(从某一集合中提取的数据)
_ _ _ _ _
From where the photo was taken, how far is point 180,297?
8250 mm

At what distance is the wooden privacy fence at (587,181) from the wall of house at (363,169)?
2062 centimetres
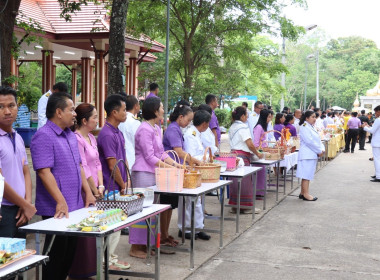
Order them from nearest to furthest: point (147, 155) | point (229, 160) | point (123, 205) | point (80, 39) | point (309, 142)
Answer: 1. point (123, 205)
2. point (147, 155)
3. point (229, 160)
4. point (309, 142)
5. point (80, 39)

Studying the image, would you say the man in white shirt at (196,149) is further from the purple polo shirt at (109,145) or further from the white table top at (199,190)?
the purple polo shirt at (109,145)

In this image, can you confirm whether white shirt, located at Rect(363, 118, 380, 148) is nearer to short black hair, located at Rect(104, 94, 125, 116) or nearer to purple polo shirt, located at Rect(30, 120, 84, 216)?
short black hair, located at Rect(104, 94, 125, 116)

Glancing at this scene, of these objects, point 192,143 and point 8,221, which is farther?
point 192,143

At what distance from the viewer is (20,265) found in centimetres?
308

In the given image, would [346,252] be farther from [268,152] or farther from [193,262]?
[268,152]

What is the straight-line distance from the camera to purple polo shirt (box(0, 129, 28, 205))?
4.04 m

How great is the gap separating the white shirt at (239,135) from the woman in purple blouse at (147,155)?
3.08 m

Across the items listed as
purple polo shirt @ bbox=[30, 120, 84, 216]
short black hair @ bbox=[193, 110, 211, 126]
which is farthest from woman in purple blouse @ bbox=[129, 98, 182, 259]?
purple polo shirt @ bbox=[30, 120, 84, 216]

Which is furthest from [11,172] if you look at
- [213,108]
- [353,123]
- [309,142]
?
[353,123]

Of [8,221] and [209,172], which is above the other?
[209,172]

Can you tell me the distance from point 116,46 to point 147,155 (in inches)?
164

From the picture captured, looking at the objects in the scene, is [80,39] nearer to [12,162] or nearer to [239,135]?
[239,135]

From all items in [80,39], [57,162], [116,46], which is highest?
[80,39]

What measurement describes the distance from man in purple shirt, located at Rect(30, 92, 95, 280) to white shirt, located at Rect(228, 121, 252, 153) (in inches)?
_ _ _ _ _
任务: 请更新以上各行：把所有条目中的“wooden privacy fence”改为“wooden garden fence”，其余内容一律不变。给出结果时不要包含图片。

练习结果:
From where the photo was taken, how far is point 180,297?
8250 mm

At what distance is the wooden garden fence at (587,181) from the wall of house at (363,169)?
2062 centimetres
Order them from nearest to furthest: point (147, 155) | point (229, 160) | point (123, 205) | point (80, 39) | point (309, 142)
Answer: 1. point (123, 205)
2. point (147, 155)
3. point (229, 160)
4. point (309, 142)
5. point (80, 39)

Studying the image, would you say the man in white shirt at (196,149) is further from the purple polo shirt at (109,145) or further from the white table top at (199,190)?
the purple polo shirt at (109,145)

In this image, can you confirm whether white shirt, located at Rect(363, 118, 380, 148) is nearer to short black hair, located at Rect(104, 94, 125, 116) or nearer to purple polo shirt, located at Rect(30, 120, 84, 216)?
short black hair, located at Rect(104, 94, 125, 116)

Glancing at this scene, of these objects, point 192,143 and point 8,221, which is farther?
point 192,143

At what distance from the viewer is (20,265) found in centimetres?
308

In the given image, would [346,252] be farther from [268,152] or farther from [193,262]?
[268,152]

What is the straight-line distance from the camera to purple polo shirt (box(0, 129, 28, 205))?
4.04 m

How great is the gap separating the white shirt at (239,135) from the woman in purple blouse at (147,155)?
3.08 m

Across the items listed as
purple polo shirt @ bbox=[30, 120, 84, 216]
short black hair @ bbox=[193, 110, 211, 126]
which is farthest from woman in purple blouse @ bbox=[129, 98, 182, 259]?
purple polo shirt @ bbox=[30, 120, 84, 216]

Which is furthest from [11,172] if you look at
- [213,108]
- [353,123]
- [309,142]
?
[353,123]

Of [8,221] and [209,172], which is above the other?
[209,172]

Can you tell me the distance from point 116,46 to point 147,155 (in inches)?
164

From the picture captured, looking at the objects in the scene, is [80,39] nearer to [12,162] or nearer to [239,135]?
[239,135]

From all items in [80,39], [57,162], [116,46], which is highest?
[80,39]

What measurement describes the distance from man in purple shirt, located at Rect(30, 92, 95, 280) to white shirt, located at Rect(228, 121, 252, 153) (in inches)?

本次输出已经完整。